Relating Area to Circumference

### Lesson Narrative

In the previous lesson, students found that it takes a little more than 3 squares with side lengths equal to the circle’s radius to completely cover a circle. Students may have predicted that the area of a circle can be found by multiplying $$\pi r^2$$. In this lesson students derive that relationship through informal dissection arguments. In the main activity they cut and rearrange a circle into a shape that approximates a parallelogram (MP 3). In an optional activity, they consider a different way to cut an rearrange a circle into a shape that approximates a triangle. In both arguments, one side of the polygon comes from the circumference of the circle, leading to the presence of $$\pi$$ in the formula for the area of a circle.

### Learning Goals

Teacher Facing

• Generalize a process for finding the area of a circle, and justify (orally) why this can be abstracted as $\pi r^2$.
• Show how a circle can be decomposed and rearranged to approximate a polygon, and justify (orally and in writing) that the area of this polygon is equal to half of the circle’s circumference multiplied by its radius.

### Student Facing

Let’s rearrange circles to calculate their areas.

### Required Preparation

You will need one cylindrical household item (like a can of soup) for each group of 2 students. The activity works best if the diameter of the item is between 3 and 5 inches.

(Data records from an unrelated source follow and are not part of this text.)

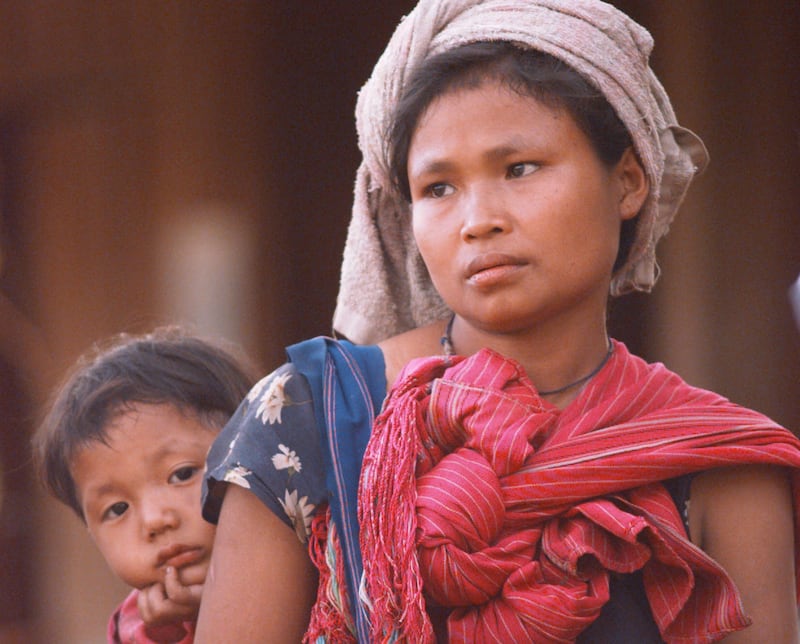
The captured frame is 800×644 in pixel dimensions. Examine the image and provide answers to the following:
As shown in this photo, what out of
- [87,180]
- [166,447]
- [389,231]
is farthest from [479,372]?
[87,180]

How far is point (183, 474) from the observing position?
7.67 feet

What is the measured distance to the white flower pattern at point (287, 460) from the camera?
1845 millimetres

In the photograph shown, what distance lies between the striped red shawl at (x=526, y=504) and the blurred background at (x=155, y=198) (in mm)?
3357

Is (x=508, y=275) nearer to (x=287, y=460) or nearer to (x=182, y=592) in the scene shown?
(x=287, y=460)

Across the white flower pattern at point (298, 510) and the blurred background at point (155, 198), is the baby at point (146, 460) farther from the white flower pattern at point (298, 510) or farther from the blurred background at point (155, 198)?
the blurred background at point (155, 198)

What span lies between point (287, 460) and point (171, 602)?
0.55 metres

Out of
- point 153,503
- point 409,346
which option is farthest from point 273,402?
Answer: point 153,503

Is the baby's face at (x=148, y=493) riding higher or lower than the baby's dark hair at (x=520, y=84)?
lower

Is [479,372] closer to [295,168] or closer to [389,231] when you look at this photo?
[389,231]

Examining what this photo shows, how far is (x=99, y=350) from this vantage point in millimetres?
2658

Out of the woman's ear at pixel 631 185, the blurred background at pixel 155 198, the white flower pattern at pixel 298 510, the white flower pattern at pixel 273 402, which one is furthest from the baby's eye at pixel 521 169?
the blurred background at pixel 155 198

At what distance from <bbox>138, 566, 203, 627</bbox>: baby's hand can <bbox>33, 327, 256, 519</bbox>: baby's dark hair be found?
0.31m

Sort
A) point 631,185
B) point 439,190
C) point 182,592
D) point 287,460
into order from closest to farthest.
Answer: point 287,460, point 439,190, point 631,185, point 182,592

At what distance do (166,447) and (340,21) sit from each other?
4.16 meters
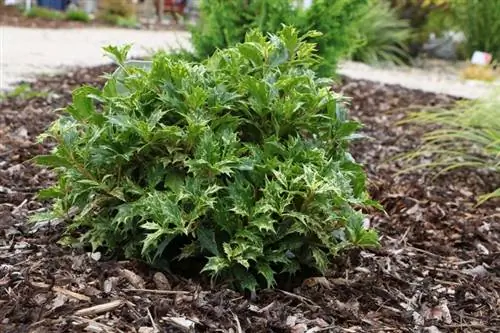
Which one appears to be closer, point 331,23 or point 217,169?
point 217,169

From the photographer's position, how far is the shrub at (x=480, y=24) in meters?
11.2

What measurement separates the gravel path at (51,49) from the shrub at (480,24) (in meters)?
4.74

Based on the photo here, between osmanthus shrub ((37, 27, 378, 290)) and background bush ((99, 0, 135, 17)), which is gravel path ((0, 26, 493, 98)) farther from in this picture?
background bush ((99, 0, 135, 17))

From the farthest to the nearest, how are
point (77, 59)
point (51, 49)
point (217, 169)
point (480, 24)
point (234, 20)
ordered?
point (480, 24), point (51, 49), point (77, 59), point (234, 20), point (217, 169)

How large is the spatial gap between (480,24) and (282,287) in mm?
10086

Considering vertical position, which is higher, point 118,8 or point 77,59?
point 118,8

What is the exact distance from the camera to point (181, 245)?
2.19 meters

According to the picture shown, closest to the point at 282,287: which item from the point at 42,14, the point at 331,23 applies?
the point at 331,23

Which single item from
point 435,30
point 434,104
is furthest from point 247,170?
point 435,30

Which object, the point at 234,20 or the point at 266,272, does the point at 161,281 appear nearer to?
the point at 266,272

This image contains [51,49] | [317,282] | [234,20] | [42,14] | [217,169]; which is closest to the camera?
[217,169]

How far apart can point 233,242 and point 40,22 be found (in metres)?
11.8

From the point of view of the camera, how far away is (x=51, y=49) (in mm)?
8133

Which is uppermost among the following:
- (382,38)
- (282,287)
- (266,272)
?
(382,38)
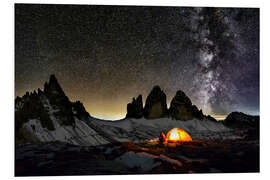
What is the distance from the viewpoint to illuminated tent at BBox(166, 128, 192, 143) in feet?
28.6

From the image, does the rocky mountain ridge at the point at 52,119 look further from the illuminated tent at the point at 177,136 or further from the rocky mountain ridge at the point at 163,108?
the illuminated tent at the point at 177,136

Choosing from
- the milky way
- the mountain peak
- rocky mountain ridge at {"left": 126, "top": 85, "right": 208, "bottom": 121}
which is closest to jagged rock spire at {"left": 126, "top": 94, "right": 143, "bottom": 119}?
rocky mountain ridge at {"left": 126, "top": 85, "right": 208, "bottom": 121}

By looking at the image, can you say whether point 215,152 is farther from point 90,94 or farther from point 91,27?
point 91,27

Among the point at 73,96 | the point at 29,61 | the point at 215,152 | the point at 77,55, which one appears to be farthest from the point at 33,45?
the point at 215,152

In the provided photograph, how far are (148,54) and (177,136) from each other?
2.42 metres

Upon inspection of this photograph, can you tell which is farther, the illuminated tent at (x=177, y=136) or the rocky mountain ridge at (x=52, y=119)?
the illuminated tent at (x=177, y=136)

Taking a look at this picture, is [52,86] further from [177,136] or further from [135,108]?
[177,136]

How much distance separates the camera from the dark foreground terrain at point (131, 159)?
805 cm

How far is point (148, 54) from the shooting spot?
9062 mm

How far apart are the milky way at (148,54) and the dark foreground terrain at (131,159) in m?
1.07

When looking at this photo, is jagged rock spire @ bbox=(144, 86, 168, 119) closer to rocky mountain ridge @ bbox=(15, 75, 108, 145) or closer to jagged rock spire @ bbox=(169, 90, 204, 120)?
jagged rock spire @ bbox=(169, 90, 204, 120)

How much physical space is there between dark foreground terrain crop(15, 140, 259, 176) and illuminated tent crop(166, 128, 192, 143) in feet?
0.58

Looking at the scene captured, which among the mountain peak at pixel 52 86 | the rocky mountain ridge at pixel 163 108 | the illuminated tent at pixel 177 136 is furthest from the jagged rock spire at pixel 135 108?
the mountain peak at pixel 52 86

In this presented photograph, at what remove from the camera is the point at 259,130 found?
8883 mm
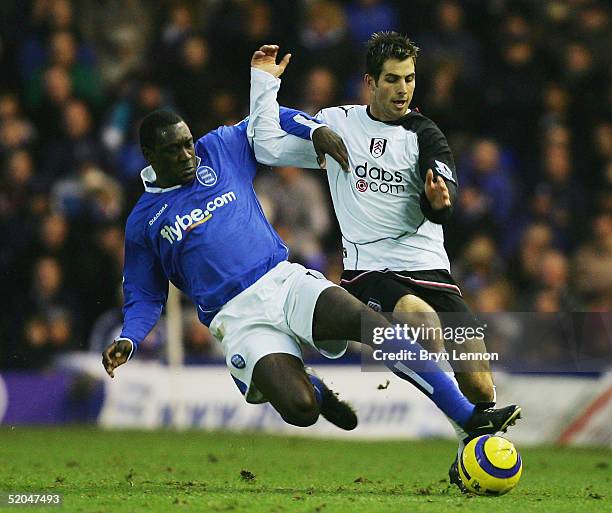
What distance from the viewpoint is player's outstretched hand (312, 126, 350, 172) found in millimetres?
7859

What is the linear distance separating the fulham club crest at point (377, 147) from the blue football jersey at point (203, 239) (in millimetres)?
397

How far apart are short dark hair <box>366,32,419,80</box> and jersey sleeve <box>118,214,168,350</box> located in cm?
176

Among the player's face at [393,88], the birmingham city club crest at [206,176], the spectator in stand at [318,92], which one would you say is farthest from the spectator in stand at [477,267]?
the birmingham city club crest at [206,176]

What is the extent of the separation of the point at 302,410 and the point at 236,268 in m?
0.97

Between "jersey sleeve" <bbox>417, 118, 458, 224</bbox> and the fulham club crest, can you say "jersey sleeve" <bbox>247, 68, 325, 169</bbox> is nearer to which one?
the fulham club crest

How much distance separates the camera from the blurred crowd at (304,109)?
1365 cm

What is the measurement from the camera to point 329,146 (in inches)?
309

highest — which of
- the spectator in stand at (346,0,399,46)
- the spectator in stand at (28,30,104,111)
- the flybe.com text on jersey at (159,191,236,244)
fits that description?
the spectator in stand at (346,0,399,46)

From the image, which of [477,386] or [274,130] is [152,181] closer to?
[274,130]

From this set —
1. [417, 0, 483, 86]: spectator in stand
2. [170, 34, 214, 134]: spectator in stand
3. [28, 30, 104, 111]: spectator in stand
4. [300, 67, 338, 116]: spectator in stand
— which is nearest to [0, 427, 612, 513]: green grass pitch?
[300, 67, 338, 116]: spectator in stand

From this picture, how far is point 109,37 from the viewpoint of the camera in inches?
658

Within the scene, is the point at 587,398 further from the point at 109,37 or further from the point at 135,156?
the point at 109,37

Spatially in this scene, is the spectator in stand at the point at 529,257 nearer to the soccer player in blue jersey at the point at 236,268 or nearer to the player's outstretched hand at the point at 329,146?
the soccer player in blue jersey at the point at 236,268

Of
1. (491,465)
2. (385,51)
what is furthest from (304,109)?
(491,465)
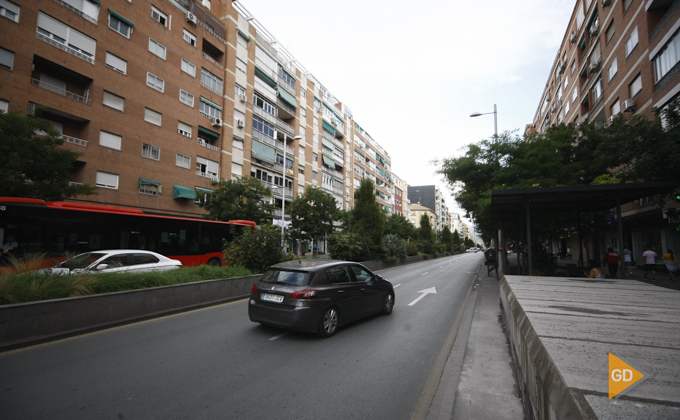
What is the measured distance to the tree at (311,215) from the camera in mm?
26344

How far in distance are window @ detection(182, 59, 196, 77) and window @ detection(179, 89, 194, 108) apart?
6.34 feet

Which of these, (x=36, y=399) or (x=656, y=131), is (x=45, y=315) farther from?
(x=656, y=131)

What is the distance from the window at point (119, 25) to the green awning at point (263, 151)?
1396 centimetres

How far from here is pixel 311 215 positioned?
26281 mm

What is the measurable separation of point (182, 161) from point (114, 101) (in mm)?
6384

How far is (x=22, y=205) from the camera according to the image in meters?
11.3

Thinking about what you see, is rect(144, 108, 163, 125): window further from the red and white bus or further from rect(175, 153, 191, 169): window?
the red and white bus

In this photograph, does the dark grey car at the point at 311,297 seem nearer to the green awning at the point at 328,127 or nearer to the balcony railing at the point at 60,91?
the balcony railing at the point at 60,91

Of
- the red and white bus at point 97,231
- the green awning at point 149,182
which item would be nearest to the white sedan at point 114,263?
the red and white bus at point 97,231

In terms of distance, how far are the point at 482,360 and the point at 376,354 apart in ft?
5.44

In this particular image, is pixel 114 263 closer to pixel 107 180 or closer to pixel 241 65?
pixel 107 180

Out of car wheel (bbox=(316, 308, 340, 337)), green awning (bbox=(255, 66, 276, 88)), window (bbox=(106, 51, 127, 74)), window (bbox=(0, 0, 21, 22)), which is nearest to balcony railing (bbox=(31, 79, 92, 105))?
window (bbox=(106, 51, 127, 74))

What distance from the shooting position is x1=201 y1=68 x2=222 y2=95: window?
3073 centimetres

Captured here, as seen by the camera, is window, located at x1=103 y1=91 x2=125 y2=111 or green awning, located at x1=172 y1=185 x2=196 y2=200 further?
green awning, located at x1=172 y1=185 x2=196 y2=200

If possible, it would be best to give each group 2 different colors of blank paper.

### Student Facing

• I can explain how the area of a circle and its circumference are related to each other.
• I know the formula for area of a circle.

### Glossary Entries

• area of a circle

If the radius of a circle is $$r$$ units, then the area of the circle is $$\pi r^2$$ square units.

For example, a circle has radius 3 inches. Its area is $$\pi 3^2$$ square inches, or $$9\pi$$ square inches, which is approximately 28.3 square inches.

• squared

We use the word squared to mean “to the second power.” This is because a square with side length $$s$$ has an area of $$s \boldcdot s$$, or $$s^2$$.